Lei è Tish Rivers (Kiki Layne), lui Alonzo Hunt, detto Fonny (Stephan James). Entrambi crescono nella comunità nera newyorkese, con presupposti famigliari molto diversi: Fonny passa più tempo a casa di Tish che altrove, e questo sottolinea il caloroso modello famigliare ambito. La loro lunga e profonda amicizia si trasforma così in un desiderio di unione, che viene però interrotto dall’improvviso arresto di Fonny per una falsa accusa di stupro. L’Agente Bell (Ed Skrein), colui che raccoglie la disperata accusa della donna portoricana violata, incarna il bigottismo bianco tipico di quegli anni. Che il mondo dei bianchi sia contro la comunità nera lo si conferma anche attraverso l’opinione di un giovane avvocato (Finn Wittrock), che cerca invano di trovare soluzione al caso e di aiutare Tish che scopre, ad un certo punto, di essere incinta. La reazione famigliare all’ingiustizia politica é forte ma eterogenea: i genitori di Fonny lottano contro una sensazione d’impotenza e si aggrappano alla fede, mentre la famiglia di Tish interviene, per quanto possibile, concretamente. Sharon (Regina King) e Joseph (Colman Domingo) sono i genitori di Tish che hanno potuto, ma in maniera del tutto casuale, crescere nel sogno americano e cercano di aiutare la giovane coppia che non riesce ad ottenere la stessa opportunità di riscatto. Il controverso contesto razziale americano che dà vita a questa vicenda viene testimoniato, appena prima dell’incarcerazione del ragazzo, da uno dei suoi amici, Daniel Carty (Brian Tyree Henry). Daniel infatti lo conosciamo appena dopo un’ingiusta detenzione, e ci preannuncia, silenziosamente, il terribile futuro di Fonny dietro le sbarre. Continue sono le visite di Tish al carcere, per far si che la speranza di ricongiungimento non si affievolisca. Tish, innamorata e giovane, dovrà ridimensionare la sua idea di realtà, ma non lascerà mai la speranza di rivedere Fonny come un padre libero.

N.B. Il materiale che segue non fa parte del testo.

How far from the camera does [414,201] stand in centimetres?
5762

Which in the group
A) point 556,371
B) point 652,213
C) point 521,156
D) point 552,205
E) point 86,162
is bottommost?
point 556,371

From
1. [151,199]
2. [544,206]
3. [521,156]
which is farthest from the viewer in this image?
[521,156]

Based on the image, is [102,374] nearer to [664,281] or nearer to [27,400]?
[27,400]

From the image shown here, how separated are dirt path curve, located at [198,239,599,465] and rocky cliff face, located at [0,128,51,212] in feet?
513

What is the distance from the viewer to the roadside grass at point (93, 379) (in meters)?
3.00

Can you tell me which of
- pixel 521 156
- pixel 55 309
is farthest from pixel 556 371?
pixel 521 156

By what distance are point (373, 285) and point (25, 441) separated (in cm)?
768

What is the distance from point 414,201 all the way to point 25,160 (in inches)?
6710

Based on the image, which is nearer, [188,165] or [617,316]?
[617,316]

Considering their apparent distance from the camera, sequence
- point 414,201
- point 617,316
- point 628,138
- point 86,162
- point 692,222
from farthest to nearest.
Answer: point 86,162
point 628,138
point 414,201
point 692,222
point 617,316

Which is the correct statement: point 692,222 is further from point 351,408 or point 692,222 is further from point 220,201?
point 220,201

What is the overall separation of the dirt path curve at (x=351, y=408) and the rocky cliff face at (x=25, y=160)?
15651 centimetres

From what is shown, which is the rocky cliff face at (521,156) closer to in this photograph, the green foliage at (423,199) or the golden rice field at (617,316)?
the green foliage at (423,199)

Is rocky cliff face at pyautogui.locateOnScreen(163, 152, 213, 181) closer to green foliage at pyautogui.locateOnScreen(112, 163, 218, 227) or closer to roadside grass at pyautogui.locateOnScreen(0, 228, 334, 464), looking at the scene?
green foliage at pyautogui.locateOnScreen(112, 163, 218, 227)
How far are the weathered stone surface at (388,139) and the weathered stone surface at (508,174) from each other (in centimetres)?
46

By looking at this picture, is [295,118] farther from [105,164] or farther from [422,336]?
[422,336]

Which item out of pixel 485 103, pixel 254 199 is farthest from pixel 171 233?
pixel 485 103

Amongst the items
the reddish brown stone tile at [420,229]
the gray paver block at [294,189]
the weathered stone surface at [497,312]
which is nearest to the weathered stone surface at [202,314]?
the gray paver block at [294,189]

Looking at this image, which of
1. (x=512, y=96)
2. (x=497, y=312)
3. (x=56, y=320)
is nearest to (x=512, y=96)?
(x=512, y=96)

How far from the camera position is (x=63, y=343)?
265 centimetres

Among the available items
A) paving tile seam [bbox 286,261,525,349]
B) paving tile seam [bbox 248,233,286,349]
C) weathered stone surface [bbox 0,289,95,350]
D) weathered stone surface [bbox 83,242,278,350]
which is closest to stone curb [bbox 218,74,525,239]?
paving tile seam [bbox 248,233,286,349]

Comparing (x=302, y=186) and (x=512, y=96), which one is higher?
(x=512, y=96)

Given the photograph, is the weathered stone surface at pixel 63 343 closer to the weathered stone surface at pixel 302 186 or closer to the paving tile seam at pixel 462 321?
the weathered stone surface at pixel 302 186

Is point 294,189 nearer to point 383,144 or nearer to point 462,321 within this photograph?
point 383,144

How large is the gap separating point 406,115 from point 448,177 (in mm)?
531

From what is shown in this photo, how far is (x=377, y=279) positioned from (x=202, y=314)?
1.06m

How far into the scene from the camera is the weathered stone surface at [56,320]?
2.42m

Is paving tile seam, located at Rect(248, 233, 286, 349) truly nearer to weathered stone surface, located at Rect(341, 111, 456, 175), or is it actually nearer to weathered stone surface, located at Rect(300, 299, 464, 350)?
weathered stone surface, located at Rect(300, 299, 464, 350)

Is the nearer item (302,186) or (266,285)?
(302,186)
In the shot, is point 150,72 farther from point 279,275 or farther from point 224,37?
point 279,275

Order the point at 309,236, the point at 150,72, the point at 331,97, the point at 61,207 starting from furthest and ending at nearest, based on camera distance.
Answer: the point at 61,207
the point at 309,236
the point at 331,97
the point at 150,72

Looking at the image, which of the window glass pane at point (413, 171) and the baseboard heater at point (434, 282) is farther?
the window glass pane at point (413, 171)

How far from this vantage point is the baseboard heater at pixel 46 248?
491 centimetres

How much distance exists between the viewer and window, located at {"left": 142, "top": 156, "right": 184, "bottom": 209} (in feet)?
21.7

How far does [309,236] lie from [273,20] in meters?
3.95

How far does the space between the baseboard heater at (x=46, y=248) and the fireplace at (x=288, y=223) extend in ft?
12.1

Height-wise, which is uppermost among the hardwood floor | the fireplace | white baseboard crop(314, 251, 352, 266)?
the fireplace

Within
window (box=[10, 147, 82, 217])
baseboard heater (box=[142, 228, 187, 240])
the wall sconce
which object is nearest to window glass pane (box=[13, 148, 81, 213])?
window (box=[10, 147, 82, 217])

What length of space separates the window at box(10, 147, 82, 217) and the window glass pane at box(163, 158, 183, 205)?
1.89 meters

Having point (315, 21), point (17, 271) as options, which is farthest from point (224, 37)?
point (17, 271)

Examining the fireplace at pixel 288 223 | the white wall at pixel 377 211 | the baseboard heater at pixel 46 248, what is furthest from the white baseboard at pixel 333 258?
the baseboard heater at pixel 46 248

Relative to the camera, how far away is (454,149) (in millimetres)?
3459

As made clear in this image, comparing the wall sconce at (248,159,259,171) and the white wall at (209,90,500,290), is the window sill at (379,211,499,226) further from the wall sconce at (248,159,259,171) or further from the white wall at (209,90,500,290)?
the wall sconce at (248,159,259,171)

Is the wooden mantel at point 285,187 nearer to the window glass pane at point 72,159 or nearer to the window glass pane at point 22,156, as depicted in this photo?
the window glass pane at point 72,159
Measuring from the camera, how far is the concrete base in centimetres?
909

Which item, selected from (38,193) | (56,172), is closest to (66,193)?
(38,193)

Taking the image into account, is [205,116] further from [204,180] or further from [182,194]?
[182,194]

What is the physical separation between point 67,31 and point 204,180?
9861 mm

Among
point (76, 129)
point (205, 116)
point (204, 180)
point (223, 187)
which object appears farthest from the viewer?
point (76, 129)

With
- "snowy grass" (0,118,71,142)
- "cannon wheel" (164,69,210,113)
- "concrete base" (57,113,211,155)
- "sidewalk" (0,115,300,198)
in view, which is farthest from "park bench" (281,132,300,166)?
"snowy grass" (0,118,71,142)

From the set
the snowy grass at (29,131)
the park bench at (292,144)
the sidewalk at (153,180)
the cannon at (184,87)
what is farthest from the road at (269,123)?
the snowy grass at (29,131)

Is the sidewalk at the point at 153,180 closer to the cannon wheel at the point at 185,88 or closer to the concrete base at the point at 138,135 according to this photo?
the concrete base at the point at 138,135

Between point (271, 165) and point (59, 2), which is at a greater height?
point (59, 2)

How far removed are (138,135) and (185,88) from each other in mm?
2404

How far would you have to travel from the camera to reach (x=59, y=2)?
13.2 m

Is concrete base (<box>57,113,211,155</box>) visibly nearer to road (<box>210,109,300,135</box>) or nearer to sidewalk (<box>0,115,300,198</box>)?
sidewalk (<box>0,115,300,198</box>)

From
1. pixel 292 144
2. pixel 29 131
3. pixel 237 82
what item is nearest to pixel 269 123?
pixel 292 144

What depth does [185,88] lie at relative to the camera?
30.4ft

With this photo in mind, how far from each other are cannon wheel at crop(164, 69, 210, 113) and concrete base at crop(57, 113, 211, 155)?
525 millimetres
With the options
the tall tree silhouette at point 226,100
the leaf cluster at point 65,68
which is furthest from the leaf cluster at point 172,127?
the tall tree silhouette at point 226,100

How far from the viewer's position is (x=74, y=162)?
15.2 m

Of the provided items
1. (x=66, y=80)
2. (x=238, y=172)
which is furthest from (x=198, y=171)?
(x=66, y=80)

Resilienza quindi, nonostante gli interventi del potere bianco per distruggere un legame amoroso così puro. Peso emotivo, del dimostrare la propria innocenza o la verità, che non possono essere descritte da nessuna statistica né comunità specifiche. Amore, fotografato nella sua vibrante essenza, come la volontà dell’individuo di credere nella sua potenza. Potrebbe sembrare strano, ma esistono ancora tanti Tish e Fonny negli Stati Uniti: il romanzo, scritto tra il 1968 e il 1973, appare oggi più che mai ragionevole, e l’amore può sì provare a trascendere il dolore.
Giulia Peruzzotti
Se la strada potesse parlare
Sceneggiatura e regia: Barry Jenkins. Fotografia: James Laxton. Montaggio: Joi Mcmillon, Ace e Nat Sanders. Musiche: Nicholas Britell, Gabe Hilfer. Interpreti: Kiki Layne, Stephan James, Regina King, Teyonah Parris, Colman Domingo. Origine: USA, 2018. Durata: 119′.